Assigned task 1:
Answer these questions about the excerpt on ISS coronavirus research, one line each:
(a) Where does ISS place the coronavirus publications by its faculty and PhD researchers?
(b) What was the webinar that Lize Schwartz reports about?
(c) What example does Irene van Staveren cite of the move toward a more solidarity-based economy?
Assigned task 2: Continue the excerpt on ISS coronavirus research, picking up after its last sentence.

Page excerpt:
▬▬▬▬▬▬▬▬▬▬
In the midst of the global coronavirus pandemic, researchers at the International Institute of Social Studies in the Hague write blog posts, articles and make videos about its social, economic and political repercussions. ISS conveniently places these publications by ISS faculty and PhD researchers, and other news items relating to the coronavirus, on its corona file-page.

PhD researcher Lize Schwartz, reports about a webinar on the global dimensions of the Coronavirus (COVID-19) pandemic and how social movements could respond. The way we discuss the coronavirus needs an emphasis on human rights and common humanity. Therefore, an apt international response should create a strong counternarrative to the xenophobic, militaristic narrative that is driving defensive and authoritarian responses. 

Away with the ‘holy grail’ of economic growth
In another article by professor Irene van Staveren, the impact of the corona crisis on shifting economic values is discussed. Van Staveren contends that the 'holy grail' of economic growth and competition has been pushed off its pedestal as we see a move towards a more solidarity-based economy. She cites hospitals that no longer compete for scarce resources needed to treat Covid-19 patients but pool their resources to ensure that those most in need receive them first.
▬▬▬▬▬▬▬▬▬▬
Extracted information:
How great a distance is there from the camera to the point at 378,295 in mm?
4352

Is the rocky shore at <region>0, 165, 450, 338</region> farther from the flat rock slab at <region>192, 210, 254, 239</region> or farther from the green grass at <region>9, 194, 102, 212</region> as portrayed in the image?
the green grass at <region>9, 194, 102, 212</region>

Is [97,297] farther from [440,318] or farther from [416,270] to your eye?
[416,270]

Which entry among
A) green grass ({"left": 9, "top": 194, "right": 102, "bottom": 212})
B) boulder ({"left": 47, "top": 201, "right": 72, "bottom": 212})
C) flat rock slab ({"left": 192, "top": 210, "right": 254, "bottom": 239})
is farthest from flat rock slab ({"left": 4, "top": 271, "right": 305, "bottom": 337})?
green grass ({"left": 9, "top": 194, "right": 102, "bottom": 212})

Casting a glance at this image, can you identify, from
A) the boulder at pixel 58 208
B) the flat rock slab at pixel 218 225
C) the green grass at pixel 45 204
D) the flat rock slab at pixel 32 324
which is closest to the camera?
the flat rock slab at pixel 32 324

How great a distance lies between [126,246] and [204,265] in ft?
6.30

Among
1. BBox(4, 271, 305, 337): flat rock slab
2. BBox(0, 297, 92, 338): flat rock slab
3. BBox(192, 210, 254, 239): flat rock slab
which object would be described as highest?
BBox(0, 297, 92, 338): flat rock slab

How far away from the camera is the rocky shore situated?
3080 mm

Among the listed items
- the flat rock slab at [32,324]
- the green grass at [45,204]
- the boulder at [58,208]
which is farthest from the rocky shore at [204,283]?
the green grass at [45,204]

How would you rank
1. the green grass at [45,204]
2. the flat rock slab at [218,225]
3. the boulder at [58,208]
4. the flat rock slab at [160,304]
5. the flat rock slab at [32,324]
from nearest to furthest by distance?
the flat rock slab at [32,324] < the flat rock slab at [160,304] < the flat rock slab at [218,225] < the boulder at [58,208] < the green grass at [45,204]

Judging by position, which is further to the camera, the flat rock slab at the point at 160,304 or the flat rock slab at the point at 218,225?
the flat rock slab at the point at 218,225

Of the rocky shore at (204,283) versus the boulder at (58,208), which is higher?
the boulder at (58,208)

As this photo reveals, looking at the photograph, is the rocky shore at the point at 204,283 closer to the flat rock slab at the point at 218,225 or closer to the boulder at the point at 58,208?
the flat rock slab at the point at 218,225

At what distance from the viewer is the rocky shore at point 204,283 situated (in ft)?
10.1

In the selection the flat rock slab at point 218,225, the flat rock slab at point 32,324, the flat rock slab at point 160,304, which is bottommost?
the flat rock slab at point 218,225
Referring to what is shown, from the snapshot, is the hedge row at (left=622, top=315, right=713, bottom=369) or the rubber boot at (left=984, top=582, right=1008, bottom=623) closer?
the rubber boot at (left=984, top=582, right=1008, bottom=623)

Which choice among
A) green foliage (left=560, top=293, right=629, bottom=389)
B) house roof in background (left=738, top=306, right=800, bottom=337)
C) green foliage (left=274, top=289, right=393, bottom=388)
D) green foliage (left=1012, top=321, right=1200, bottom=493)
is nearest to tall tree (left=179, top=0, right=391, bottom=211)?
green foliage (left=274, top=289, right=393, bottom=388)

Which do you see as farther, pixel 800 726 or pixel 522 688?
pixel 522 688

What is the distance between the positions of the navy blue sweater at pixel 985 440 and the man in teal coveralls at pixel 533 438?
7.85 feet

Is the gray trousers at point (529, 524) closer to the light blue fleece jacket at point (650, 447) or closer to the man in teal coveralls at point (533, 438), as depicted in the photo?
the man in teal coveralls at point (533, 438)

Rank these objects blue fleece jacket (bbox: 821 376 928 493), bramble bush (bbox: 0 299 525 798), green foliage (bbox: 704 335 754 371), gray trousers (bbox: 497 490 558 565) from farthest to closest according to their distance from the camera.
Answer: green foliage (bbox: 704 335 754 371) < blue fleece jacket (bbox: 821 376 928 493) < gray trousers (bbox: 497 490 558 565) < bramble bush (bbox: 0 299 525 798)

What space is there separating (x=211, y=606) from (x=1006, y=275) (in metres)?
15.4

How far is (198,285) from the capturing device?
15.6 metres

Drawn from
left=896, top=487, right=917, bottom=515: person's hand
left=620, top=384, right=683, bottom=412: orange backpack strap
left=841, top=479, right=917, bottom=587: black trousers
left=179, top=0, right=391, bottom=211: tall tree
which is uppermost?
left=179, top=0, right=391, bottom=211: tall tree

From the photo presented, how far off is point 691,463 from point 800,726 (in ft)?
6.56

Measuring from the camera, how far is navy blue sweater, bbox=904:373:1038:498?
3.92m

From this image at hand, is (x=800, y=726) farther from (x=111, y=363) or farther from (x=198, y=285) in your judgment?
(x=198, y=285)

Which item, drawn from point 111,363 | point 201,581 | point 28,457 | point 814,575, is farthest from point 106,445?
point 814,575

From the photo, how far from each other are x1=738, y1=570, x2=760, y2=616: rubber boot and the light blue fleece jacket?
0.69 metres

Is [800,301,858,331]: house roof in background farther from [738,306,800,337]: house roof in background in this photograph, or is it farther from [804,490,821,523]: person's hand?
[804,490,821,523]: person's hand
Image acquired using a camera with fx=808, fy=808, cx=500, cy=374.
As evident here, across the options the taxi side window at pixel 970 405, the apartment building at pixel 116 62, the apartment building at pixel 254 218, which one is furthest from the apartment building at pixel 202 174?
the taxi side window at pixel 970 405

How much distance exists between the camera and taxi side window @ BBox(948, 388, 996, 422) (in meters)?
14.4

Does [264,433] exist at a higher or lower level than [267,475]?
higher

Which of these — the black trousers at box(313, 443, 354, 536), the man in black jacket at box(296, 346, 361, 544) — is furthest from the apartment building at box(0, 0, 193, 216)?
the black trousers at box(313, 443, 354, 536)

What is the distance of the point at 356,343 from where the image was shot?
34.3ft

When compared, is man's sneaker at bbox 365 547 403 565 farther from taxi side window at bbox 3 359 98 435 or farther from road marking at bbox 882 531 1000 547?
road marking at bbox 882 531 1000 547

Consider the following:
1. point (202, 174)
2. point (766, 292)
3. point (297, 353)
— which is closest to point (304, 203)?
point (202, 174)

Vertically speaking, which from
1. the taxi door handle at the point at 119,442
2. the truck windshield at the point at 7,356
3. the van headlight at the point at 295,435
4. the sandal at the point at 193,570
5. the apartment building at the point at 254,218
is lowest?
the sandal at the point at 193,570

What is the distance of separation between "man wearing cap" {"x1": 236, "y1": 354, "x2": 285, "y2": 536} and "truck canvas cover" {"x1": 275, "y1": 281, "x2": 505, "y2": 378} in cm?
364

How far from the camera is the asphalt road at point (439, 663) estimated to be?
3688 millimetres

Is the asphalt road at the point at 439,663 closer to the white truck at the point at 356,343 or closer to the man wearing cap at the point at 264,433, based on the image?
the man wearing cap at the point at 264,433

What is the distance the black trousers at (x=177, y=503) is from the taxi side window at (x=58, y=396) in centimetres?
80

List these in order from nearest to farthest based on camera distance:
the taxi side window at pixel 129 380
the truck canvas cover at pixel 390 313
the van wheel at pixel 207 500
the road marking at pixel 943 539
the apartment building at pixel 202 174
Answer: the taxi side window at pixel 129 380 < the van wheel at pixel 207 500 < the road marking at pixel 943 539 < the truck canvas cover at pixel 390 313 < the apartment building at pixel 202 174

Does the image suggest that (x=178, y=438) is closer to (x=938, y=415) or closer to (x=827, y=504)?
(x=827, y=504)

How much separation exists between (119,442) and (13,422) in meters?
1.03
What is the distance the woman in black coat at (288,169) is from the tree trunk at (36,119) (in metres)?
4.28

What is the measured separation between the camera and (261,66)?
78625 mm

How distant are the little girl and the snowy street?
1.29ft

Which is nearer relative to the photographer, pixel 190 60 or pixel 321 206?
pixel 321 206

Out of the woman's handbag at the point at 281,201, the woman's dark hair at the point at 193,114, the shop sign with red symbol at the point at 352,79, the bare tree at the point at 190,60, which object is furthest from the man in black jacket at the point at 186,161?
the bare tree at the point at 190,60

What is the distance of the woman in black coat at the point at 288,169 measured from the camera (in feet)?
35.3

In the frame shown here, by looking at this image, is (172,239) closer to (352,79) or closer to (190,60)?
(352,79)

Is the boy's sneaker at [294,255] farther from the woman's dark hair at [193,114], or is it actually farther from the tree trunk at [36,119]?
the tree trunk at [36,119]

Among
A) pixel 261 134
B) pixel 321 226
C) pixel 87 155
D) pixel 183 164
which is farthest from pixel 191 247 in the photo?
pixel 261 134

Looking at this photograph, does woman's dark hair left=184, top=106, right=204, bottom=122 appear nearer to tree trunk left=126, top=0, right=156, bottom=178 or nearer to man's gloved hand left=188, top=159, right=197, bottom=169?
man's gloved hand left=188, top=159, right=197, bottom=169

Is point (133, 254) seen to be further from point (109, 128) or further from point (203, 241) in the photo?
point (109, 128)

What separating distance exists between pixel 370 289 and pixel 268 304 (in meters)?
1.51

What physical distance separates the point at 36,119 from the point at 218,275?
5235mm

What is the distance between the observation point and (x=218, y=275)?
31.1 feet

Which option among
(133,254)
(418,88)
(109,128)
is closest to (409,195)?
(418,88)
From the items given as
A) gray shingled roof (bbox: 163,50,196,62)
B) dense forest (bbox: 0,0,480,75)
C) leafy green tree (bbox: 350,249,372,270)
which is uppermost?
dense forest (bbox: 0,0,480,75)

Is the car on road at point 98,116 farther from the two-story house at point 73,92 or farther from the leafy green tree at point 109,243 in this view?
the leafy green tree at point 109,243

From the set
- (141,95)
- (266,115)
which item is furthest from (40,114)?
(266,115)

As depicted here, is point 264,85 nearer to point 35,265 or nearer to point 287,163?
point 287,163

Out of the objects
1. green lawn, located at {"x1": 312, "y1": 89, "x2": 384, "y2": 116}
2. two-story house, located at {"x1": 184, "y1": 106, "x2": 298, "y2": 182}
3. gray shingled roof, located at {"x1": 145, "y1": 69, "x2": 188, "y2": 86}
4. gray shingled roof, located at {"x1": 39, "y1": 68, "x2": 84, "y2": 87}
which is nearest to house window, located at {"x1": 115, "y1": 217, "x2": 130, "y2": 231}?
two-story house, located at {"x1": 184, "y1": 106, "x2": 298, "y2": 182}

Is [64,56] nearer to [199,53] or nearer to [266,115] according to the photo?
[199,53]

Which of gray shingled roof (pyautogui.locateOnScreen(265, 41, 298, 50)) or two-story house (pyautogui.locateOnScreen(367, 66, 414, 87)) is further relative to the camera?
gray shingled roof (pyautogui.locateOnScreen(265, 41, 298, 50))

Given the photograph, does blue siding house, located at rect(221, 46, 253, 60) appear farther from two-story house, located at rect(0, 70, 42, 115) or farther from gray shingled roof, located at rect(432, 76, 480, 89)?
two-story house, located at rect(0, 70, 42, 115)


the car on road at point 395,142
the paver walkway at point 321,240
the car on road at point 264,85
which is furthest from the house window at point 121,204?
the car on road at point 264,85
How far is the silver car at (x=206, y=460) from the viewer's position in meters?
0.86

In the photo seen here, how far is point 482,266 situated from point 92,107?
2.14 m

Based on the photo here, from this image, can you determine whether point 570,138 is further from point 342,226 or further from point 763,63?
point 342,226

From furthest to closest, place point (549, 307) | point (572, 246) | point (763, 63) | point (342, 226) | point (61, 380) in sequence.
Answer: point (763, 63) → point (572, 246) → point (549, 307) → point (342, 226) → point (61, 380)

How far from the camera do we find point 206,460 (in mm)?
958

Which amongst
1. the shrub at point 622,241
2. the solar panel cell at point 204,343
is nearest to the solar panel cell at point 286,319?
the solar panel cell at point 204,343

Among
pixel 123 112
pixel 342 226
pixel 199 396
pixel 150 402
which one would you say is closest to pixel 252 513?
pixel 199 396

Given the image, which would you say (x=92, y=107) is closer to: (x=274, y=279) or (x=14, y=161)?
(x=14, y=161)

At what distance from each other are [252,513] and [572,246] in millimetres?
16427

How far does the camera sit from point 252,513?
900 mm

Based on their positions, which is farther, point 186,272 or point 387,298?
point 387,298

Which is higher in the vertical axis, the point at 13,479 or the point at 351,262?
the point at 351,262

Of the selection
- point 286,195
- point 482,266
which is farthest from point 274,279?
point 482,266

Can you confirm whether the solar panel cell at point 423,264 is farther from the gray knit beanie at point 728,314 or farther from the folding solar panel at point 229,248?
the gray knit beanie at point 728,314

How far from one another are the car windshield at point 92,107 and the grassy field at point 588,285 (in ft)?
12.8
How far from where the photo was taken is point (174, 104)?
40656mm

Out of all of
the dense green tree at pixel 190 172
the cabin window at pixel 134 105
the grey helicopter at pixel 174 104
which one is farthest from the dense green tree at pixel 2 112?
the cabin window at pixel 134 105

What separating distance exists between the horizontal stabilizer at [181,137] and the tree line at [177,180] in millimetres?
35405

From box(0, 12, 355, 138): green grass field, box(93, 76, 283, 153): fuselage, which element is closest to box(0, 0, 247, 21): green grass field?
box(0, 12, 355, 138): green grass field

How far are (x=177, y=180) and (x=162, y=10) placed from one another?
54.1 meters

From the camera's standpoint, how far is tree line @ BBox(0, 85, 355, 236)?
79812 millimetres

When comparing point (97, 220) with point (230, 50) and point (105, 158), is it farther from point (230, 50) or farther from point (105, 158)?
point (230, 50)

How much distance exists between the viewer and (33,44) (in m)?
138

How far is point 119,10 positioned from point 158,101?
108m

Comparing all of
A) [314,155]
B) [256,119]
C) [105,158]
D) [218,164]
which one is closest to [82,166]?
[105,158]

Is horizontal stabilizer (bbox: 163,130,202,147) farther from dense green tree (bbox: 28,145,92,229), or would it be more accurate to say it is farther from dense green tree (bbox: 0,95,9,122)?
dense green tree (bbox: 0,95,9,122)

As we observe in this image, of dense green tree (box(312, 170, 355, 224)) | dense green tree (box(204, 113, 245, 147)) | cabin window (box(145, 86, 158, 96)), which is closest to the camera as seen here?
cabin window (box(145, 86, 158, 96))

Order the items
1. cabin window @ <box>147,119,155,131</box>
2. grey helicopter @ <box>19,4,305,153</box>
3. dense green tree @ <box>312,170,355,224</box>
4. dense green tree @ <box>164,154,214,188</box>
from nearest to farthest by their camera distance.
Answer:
▬▬▬▬▬▬▬▬▬▬
Exercise answer 1:
(a) On its corona file-page.
(b) A webinar on the global dimensions of the COVID-19 pandemic and how social movements could respond.
(c) Hospitals that no longer compete for scarce resources to treat Covid-19 patients but pool them so that those most in need receive them first.

Exercise answer 2:
Less solidarity is seen with regard to refugees, asylum seekers and migrants in general, argues PhD researcher Haris Zargar in a blog post on the ISS corona file. With countries adopting stringent measures to contain this pandemic – including rigid border controls – the outbreak may create another, and even worse, refugee tragedy. Zargar warns that government measures could systematically target refugees, asylum seekers and migrants on the pretext of containing the spread of the virus. 

Corona: not the ‘great equaliser’
In another article, Professor of Humanitarian Studies (ISS) Thea Hilhorst, states that disasters are never equally distributed and that the same holds true for the corona crisis. Just like climate change, the virus particularly hits the poorest people. Hilhorst wonders how humanitarian organizations should respond: “Is it a good idea to send aid workers into refugee camps that have already been struck by the coronavirus? How are we going to organize this? It’s a rather complicated issue.”